• _Information_:
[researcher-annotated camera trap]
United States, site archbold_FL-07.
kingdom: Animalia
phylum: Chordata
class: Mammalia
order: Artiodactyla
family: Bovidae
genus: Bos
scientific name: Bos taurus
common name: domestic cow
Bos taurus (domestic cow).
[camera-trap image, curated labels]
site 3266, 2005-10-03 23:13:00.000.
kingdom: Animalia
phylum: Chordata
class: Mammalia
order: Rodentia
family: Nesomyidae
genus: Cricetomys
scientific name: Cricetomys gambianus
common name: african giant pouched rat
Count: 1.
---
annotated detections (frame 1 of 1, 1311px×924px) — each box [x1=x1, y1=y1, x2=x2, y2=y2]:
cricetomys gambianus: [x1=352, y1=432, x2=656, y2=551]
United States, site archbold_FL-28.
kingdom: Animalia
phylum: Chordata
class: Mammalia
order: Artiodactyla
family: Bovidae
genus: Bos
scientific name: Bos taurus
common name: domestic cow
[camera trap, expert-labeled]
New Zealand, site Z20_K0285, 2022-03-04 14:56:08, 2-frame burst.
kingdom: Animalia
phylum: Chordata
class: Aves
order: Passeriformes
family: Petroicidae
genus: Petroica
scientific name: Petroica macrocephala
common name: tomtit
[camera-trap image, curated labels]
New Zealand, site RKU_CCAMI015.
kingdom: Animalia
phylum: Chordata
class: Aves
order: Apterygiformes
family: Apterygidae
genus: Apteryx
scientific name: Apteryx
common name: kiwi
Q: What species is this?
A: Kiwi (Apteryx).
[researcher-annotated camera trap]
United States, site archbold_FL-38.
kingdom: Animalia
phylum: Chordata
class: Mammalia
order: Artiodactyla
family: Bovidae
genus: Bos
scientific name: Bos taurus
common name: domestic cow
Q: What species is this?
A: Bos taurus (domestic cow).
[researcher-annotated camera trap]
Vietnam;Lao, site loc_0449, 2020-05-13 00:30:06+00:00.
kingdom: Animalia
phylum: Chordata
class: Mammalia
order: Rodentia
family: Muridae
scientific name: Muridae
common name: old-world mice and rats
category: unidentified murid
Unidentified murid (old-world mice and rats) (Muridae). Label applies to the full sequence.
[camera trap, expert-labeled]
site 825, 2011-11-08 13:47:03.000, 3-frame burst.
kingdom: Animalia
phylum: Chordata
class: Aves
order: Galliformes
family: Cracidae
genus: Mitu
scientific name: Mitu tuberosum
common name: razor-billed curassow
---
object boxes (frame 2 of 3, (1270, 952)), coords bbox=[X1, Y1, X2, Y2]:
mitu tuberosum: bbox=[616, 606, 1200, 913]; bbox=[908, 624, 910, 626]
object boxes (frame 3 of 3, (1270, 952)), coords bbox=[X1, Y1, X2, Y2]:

• _What to work on_: One inclusive range is required: first line of the data through the line containing "common name: old-world mice and rats". Set it down exactly and output nothing else.

• _Solution to this exercise_:
[researcher-annotated camera trap]
United States, site archbold_FL-07.
kingdom: Animalia
phylum: Chordata
class: Mammalia
order: Artiodactyla
family: Bovidae
genus: Bos
scientific name: Bos taurus
common name: domestic cow
Bos taurus (domestic cow).
[camera-trap image, curated labels]
site 3266, 2005-10-03 23:13:00.000.
kingdom: Animalia
phylum: Chordata
class: Mammalia
order: Rodentia
family: Nesomyidae
genus: Cricetomys
scientific name: Cricetomys gambianus
common name: african giant pouched rat
Count: 1.
---
annotated detections (frame 1 of 1, 1311px×924px) — each box [x1=x1, y1=y1, x2=x2, y2=y2]:
cricetomys gambianus: [x1=352, y1=432, x2=656, y2=551]
United States, site archbold_FL-28.
kingdom: Animalia
phylum: Chordata
class: Mammalia
order: Artiodactyla
family: Bovidae
genus: Bos
scientific name: Bos taurus
common name: domestic cow
[camera trap, expert-labeled]
New Zealand, site Z20_K0285, 2022-03-04 14:56:08, 2-frame burst.
kingdom: Animalia
phylum: Chordata
class: Aves
order: Passeriformes
family: Petroicidae
genus: Petroica
scientific name: Petroica macrocephala
common name: tomtit
[camera-trap image, curated labels]
New Zealand, site RKU_CCAMI015.
kingdom: Animalia
phylum: Chordata
class: Aves
order: Apterygiformes
family: Apterygidae
genus: Apteryx
scientific name: Apteryx
common name: kiwi
Q: What species is this?
A: Kiwi (Apteryx).
[researcher-annotated camera trap]
United States, site archbold_FL-38.
kingdom: Animalia
phylum: Chordata
class: Mammalia
order: Artiodactyla
family: Bovidae
genus: Bos
scientific name: Bos taurus
common name: domestic cow
Q: What species is this?
A: Bos taurus (domestic cow).
[researcher-annotated camera trap]
Vietnam;Lao, site loc_0449, 2020-05-13 00:30:06+00:00.
kingdom: Animalia
phylum: Chordata
class: Mammalia
order: Rodentia
family: Muridae
scientific name: Muridae
common name: old-world mice and rats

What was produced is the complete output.